En el instituto, donde todos esos niños se van haciendo adultos debajo de peinados increíbles y embutidos en leggins o pantalones medio caídos, crece la chica que lleva la etiqueta de puta, que la sociedad reparte, desde hace siglos, para avergonzar a la sexualidad de las mujeres en cualquiera de sus expresiones, y a lo femenino en general. Antes que ella la llevó, por ejemplo, Janis Joplin. Porque a una zorra siempre se la puede callar con un rabo, que dirían los chicos de Mongolia, que se creen transgresores, y que por tanto desafían a lo “políticamente correcto”, con el mismo mensaje que usan los empresarios que celebran un negocio en un burdel. En lo “humanamente correcto” parece que no piensan.

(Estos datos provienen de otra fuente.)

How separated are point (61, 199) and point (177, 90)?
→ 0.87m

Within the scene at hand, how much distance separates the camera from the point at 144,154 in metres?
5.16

En los años cincuenta y sesenta, la música popular se convirtió en el rito de iniciación occidental para entrar en la vida adulta. Reivindicó el sexo como experiencia liberadora, en reacción al puritanismo religioso de las generaciones anteriores. Lo hizo de la mano de un discurso de hedonismo y disfrute que ha llegado para quedarse. Esa visión del mundo como un sitio para el placer ha sido utilizada por el mercado de masas como palanca para que acudamos a los centros comerciales en nuestro tiempo libre; el mercado también se ha apropiado de toda esa rebeldía juvenil y nos la ha devuelto en forma de piercing en la nariz y tatuaje en el brazo.
La sexualidad, que antes estaba dominada por la Iglesia y era esclava de la doble moral de la burguesía, nos la vende ahora el capitalismo, que también nos prefiere enfrentados. Nos la vende en forma de “belleza” femenina y en forma de vivencia masculina del poder (“dame una polla y moveré el mundo”).Ya no nos la impone el cura, sino el publicista; han cambiado las formas, pero es deprimente lo poco que se han movido las intenciones. Los poderosos han logrado con la crisis destruir los derechos arrancados por nuestros antepasados con lucha, dolor y muerte. Ahora vienen a por nosotras.